# Curry or Zbo? one must go this offseason



## Kiyaman (Aug 14, 2006)

*This "LOTTERY" 2007-8 season the (20-54) Knicks have showed no improvement from their last 33 win season.* 

The Curry & Zach lineup must be dismantled. 
Which Player should the Knicks trade this offseason? 

A) Eddy Curry
B) Zach Randolph

Looking for your opinion and why.


----------



## Kiyaman (Aug 14, 2006)

Out of three seasons of Eddy Curry talking on this site, we should all know the basic remedy to improve Curry talent in helping this Knick Team win. 
Which is hiring ex-Knick players "Patrick Ewing & Oakley" for two seasons to coach the work-outs of the Knicks frontcourt players. 
You never know Ewing & Oakley coaching method probably could get a decent 20 mpg out of Jerome James for at least one or two season out of the six he is paid for. 
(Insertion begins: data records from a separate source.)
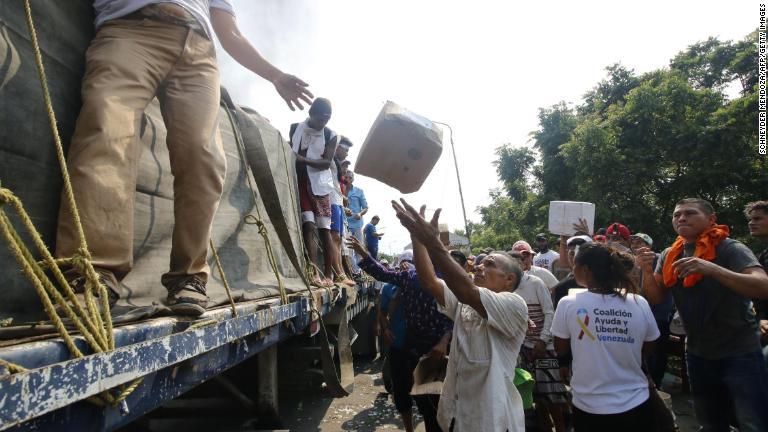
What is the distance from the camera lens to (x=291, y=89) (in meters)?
2.44

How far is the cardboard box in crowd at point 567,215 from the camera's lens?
20.0 ft

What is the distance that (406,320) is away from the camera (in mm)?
3896

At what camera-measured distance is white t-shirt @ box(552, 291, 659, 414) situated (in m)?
2.40

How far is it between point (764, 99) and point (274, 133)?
15.7 meters

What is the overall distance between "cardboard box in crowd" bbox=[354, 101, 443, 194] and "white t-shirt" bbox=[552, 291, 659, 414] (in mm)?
1211

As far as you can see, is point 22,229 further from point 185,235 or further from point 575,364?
point 575,364

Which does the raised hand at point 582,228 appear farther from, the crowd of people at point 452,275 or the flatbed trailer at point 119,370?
the flatbed trailer at point 119,370

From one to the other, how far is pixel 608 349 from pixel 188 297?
84.9 inches

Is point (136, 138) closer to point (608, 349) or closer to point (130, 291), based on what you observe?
point (130, 291)

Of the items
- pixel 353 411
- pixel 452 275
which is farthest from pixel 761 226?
pixel 353 411

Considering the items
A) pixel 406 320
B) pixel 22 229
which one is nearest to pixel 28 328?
pixel 22 229

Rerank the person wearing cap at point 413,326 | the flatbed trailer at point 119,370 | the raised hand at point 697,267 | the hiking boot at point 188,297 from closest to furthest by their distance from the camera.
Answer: the flatbed trailer at point 119,370 → the hiking boot at point 188,297 → the raised hand at point 697,267 → the person wearing cap at point 413,326

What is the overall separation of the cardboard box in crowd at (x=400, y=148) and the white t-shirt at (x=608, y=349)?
3.97ft

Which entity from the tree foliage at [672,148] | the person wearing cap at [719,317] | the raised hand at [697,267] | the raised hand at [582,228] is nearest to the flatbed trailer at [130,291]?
the raised hand at [697,267]
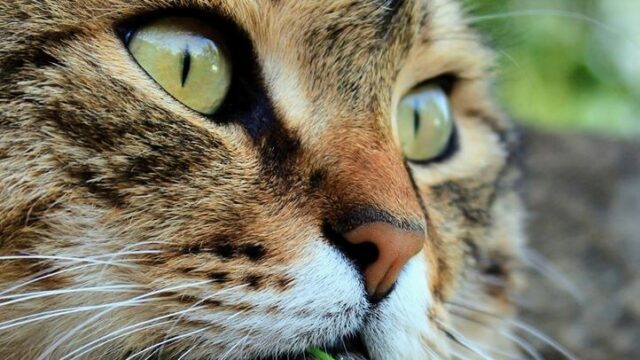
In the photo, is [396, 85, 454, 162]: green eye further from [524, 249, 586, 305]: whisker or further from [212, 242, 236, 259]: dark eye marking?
[524, 249, 586, 305]: whisker

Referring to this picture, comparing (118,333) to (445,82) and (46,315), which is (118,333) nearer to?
(46,315)

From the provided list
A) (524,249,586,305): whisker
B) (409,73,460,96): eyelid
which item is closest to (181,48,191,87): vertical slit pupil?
(409,73,460,96): eyelid

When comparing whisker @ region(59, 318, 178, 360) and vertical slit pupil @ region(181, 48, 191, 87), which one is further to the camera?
vertical slit pupil @ region(181, 48, 191, 87)

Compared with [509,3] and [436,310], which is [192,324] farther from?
[509,3]

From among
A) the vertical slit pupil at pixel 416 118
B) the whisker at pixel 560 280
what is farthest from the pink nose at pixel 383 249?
the whisker at pixel 560 280

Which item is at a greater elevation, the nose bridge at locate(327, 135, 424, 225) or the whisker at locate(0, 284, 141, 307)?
the nose bridge at locate(327, 135, 424, 225)

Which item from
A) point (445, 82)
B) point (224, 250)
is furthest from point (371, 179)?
point (445, 82)

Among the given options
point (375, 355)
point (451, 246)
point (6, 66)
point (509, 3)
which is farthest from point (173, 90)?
point (509, 3)
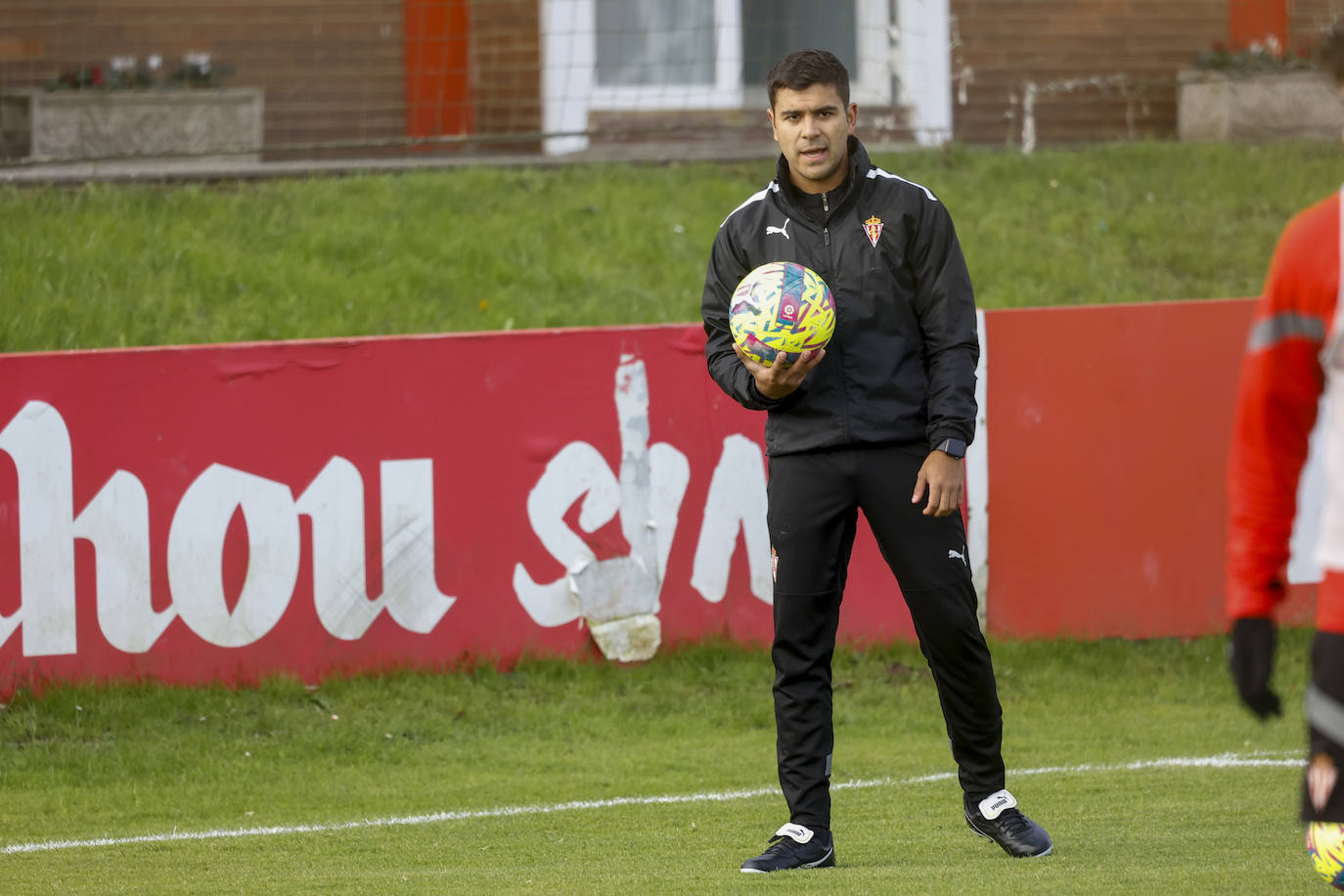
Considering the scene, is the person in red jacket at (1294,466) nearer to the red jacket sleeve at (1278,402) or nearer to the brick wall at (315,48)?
the red jacket sleeve at (1278,402)

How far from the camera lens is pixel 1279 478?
290 centimetres

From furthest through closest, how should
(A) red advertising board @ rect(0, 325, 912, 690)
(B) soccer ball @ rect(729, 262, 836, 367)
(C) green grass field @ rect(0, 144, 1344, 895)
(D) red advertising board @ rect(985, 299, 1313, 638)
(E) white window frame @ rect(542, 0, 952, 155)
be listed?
(E) white window frame @ rect(542, 0, 952, 155)
(D) red advertising board @ rect(985, 299, 1313, 638)
(A) red advertising board @ rect(0, 325, 912, 690)
(C) green grass field @ rect(0, 144, 1344, 895)
(B) soccer ball @ rect(729, 262, 836, 367)

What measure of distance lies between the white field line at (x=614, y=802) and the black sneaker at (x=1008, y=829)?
199 centimetres

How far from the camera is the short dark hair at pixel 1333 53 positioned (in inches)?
115

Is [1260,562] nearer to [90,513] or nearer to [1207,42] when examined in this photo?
[90,513]

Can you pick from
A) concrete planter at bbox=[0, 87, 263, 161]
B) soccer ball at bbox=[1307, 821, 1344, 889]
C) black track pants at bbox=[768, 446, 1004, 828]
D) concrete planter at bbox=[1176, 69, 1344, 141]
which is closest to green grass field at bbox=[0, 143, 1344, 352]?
concrete planter at bbox=[1176, 69, 1344, 141]

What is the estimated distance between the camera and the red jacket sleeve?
9.29 feet

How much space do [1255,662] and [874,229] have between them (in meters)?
2.47

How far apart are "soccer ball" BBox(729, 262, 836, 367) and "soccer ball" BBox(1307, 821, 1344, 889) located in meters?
2.25

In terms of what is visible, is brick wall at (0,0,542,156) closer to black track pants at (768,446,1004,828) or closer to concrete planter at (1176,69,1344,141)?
concrete planter at (1176,69,1344,141)

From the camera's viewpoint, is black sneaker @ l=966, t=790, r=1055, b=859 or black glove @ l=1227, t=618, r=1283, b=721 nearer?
black glove @ l=1227, t=618, r=1283, b=721

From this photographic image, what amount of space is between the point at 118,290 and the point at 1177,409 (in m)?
6.94

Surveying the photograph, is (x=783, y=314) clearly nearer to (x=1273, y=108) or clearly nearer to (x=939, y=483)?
(x=939, y=483)

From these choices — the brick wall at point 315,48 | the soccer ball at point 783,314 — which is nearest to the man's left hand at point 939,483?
the soccer ball at point 783,314
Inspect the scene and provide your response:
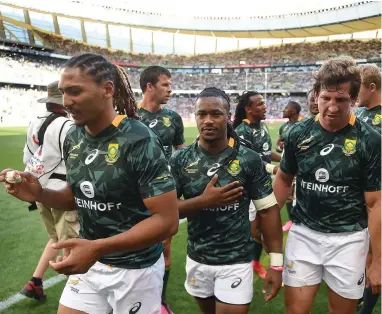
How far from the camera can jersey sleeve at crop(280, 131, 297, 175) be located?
3078mm

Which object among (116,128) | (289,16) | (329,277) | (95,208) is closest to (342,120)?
(329,277)

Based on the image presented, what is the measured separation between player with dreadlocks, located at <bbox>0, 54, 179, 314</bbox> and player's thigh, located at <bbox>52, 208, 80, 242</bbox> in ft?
5.08

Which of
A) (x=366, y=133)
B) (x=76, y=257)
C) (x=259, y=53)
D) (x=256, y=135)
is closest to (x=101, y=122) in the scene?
(x=76, y=257)

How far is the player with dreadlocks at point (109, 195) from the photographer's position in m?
1.92

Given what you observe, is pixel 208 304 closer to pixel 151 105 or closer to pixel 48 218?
pixel 48 218

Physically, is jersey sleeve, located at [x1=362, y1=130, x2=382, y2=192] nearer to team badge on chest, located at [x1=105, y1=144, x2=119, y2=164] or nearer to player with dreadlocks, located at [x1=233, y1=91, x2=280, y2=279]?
team badge on chest, located at [x1=105, y1=144, x2=119, y2=164]

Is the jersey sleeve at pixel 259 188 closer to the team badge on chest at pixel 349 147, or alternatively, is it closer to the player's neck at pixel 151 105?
the team badge on chest at pixel 349 147

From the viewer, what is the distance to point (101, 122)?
7.22ft

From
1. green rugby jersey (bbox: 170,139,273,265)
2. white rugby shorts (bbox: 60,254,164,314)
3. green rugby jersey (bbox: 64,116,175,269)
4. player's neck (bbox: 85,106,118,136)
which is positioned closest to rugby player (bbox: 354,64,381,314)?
green rugby jersey (bbox: 170,139,273,265)

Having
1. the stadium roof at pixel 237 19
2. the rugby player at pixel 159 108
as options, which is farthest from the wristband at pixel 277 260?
the stadium roof at pixel 237 19

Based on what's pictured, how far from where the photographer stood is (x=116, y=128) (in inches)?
86.0

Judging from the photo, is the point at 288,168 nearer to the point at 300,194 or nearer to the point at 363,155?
the point at 300,194

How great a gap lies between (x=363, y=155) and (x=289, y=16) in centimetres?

There is no hope in Zach Randolph improving his performance to play team-ball other than benching him on this Knick team next season. 
The Knicks showed how lost, confuse, and dismantled the team and organization were by putting Zach Randolph in the starting lineup (over David Lee) with Fred Jones as the 7th man (over Nate Robinson) in the start of this 2007-8 season. 
These two players did not show any interest or dedication to their new situation this offseason to at least showup at any of the Knicks many scrimage games with the assistant coaches and young players inwhich David Lee and Nate Robinson were at each of (that's dedication to the team). 

Zach should've been comming off the bench alongside of Balkman, Nate, and Jefferies, to earn a place in the starting lineup by showing some effort in team-play by working with the rest of the bench players, rather than self stats performances. 

If Portland coach McMillian did not want to build a team around Zach Randolph that should've been a big clue to Knick President/Coach Isiah to not make his players TRY to compliment Zach Randolph 35 mpg performance the first 40 games of this season.


----------



## USSKittyHawk (Jul 22, 2005)

This is probably not a popular choice but I rather have Randolph than Curry, at least Randolph can rebound, but they have both been horrid this year so if we can get rid of both, then it's all good.


----------



## alphaorange (Jul 2, 2006)

*Randolph is far worse*

He takes a ton more shots....and not good ones, which pisses his teammates off. That makes for bad chemistry. Both are bad defenders but Curry doesn't get beat down the floor for dunks, which pisses teammates off. Despite the extra 5 boards, I'll take Curry and his 60% fg. Just get me a strong defending(shot blocking) and rebounding sf like Beasley and we'd be fine. Otherwise get rid of both and rebuild with picks.


----------



## Gotham2krazy (Nov 22, 2005)

Why isn't there an option to get rid of both??


----------



## nymoorestx (Jul 1, 2005)

Zach is what he is. I still have hope for Curry. Also Curry gets his points without a ton of shots (like Zbo and Craw).


----------



## Tragedy (Dec 9, 2002)

USSKittyHawk said:


> This is probably not a popular choice but I rather have Randolph than Curry, at least Randolph can rebound, but they have both been horrid this year so if we can get rid of both, then it's all good.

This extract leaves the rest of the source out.